* [Questions on the material]:
1. Using the passage on character motivation, answer each question briefly:
(a) What name does the passage give to how characters respond and why they respond that way?
(b) Which motivation might lead a character to dump a spouse before being dumped?
(c) What determines a character's motivation, according to the passage?
2. Quote every question that the passage on character motivation poses, in the order they appear.

When writing a novel, we often spend a lot of time thinking about what is going to happen to our characters. Unfortunately, we don’t always spend as much time thinking about how they will respond and why they will respond that way. This is what is known as your character’s motivation, and understanding it—and conveying it to your readers—is a vital part of writing an engaging story.

Your character’s motivation is what gives her a reason to try to solve whatever problem your plot has placed at her feet and determines how she goes about it. Characters with different motivations will react differently to the same problem. How will you know how to have your character respond if you don’t know what is driving her? For example, let’s say that in your novel your character faces a spouse that is losing interest in them. Will they cling tightly to their spouse, desperately trying to reignite the flame? Or will they dump their spouse before they can get dumped? A character motivated by a fear of loneliness may react the first way. A character motivated by a need for control, the second way. Your character’s motivation will be determined by her life experiences, so it is always a good idea to know a lot about your character even if you won’t be sharing that information with your readers.

* [Given data]:
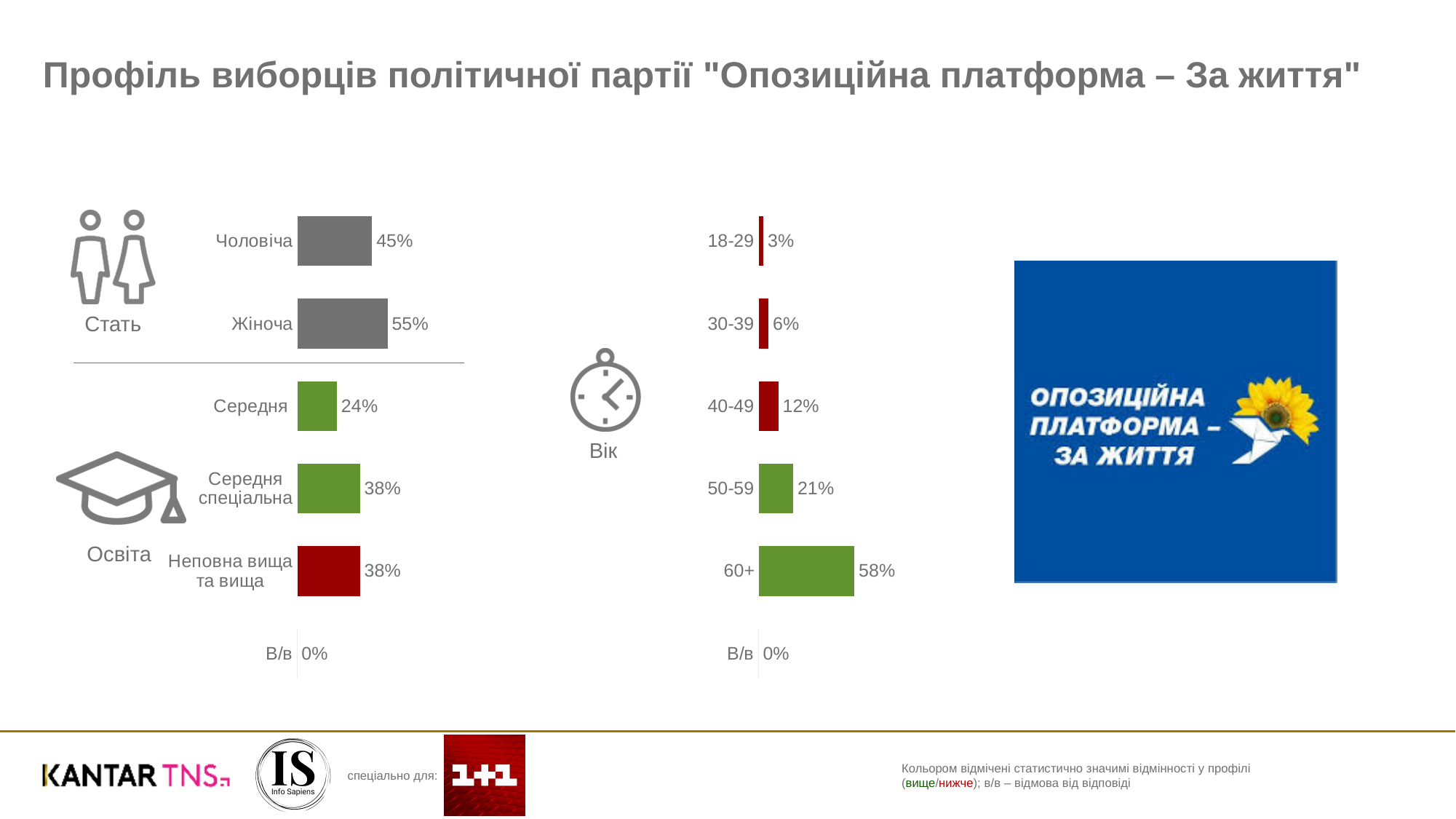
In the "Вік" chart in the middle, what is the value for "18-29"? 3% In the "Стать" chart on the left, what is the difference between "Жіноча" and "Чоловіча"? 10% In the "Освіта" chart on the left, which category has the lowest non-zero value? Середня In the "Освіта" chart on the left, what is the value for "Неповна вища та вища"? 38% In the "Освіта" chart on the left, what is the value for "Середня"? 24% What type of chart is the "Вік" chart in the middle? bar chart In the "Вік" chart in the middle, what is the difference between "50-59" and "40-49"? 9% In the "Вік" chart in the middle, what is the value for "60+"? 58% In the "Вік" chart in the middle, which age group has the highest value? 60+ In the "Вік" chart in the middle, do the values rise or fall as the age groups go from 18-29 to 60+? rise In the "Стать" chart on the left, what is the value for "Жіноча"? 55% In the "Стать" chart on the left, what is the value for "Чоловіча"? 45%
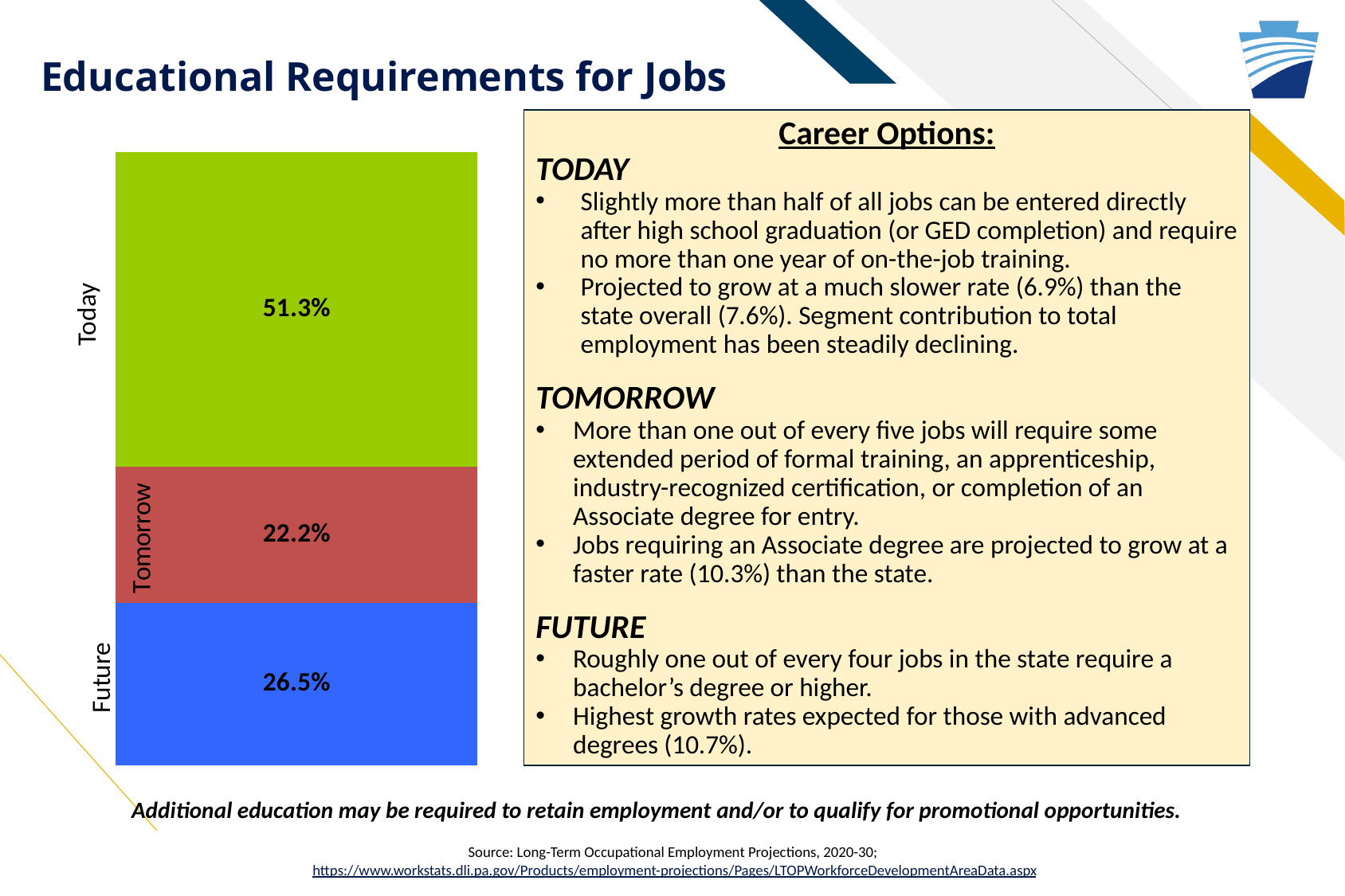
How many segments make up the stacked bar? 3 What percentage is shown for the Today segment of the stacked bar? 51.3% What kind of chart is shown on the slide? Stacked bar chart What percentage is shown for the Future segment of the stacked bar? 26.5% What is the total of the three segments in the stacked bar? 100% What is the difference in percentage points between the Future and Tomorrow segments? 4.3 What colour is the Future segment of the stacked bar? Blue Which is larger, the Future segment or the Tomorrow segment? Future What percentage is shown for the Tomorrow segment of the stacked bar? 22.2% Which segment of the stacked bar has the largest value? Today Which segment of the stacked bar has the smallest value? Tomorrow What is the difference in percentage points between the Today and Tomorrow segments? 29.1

* [Answers]:
1.
(a) Your character's motivation.
(b) A need for control.
(c) Her life experiences.

2.
1. How will you know how to have your character respond if you don’t know what is driving her?
2. Will they cling tightly to their spouse, desperately trying to reignite the flame?
3. Or will they dump their spouse before they can get dumped?